• STATED TASK 1
In the dive training text, swap "buddy" for "dive partner" and write out the part from "Good buoyancy control helps" up to and including "buoyancy control skills.".
• STATED TASK 2
Translate this sentence from the dive training text into Spanish: "Good buoyancy control helps you look and feel like an advanced diver."

Heat transfer via radiation is very different than that of conduction and convection. Radiation heat transfer takes place as energy emitted as electromagnetic waves, mostly in the infrared wavelength spectrum and does not involve the interaction of matter. All substances that have a measurable temperature radiate heat; however, there is little to no application for divers beyond that of the sun’s thermal radiation on the Earth.

When the diver loses an excessive amount of heat and the body temperature decreases from the normal 37°C / 98.6°F to below 35°C / 95°F), the beginning stages of hypothermia have set in. Hypothermia and other temperature related conditions are examined further in the SNSI Rescue Diver course.

Buoyancy Control

Good buoyancy control helps you look and feel like an advanced diver. It helps diving become more comfortable and enjoyable for you and your buddy, and boosts your confidence. But, most importantly, as it relates to this section, it helps you decrease your overall gas consumption.

For these reasons, throughout your SNSI Advanced Open Water Diver practical sessions, your instructor will make sure that you are maintaining your buoyancy by demonstrating good buoyancy control skills.

• AVAILABLE DATA

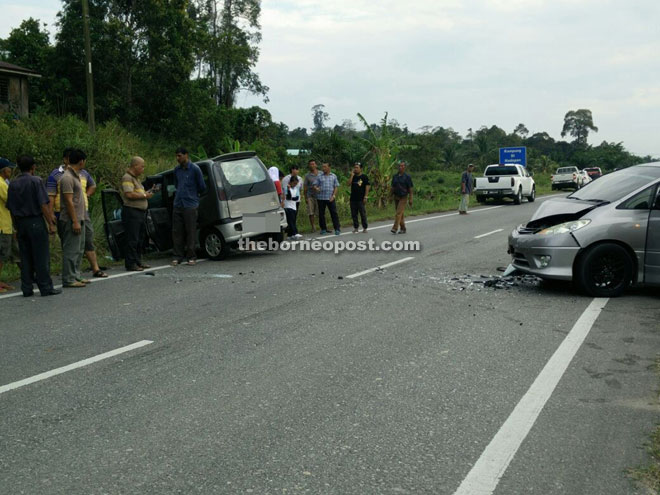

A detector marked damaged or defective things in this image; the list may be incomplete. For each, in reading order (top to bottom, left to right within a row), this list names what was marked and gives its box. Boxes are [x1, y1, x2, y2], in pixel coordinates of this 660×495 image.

mpv crumpled hood [524, 196, 600, 231]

• TASK RESPONSE 1
Good buoyancy control helps you look and feel like an advanced diver. It helps diving become more comfortable and enjoyable for you and your dive partner, and boosts your confidence. But, most importantly, as it relates to this section, it helps you decrease your overall gas consumption.

For these reasons, throughout your SNSI Advanced Open Water Diver practical sessions, your instructor will make sure that you are maintaining your buoyancy by demonstrating good buoyancy control skills.

• TASK RESPONSE 2
Un buen control de la flotabilidad te ayuda a verte y sentirte como un buceador avanzado.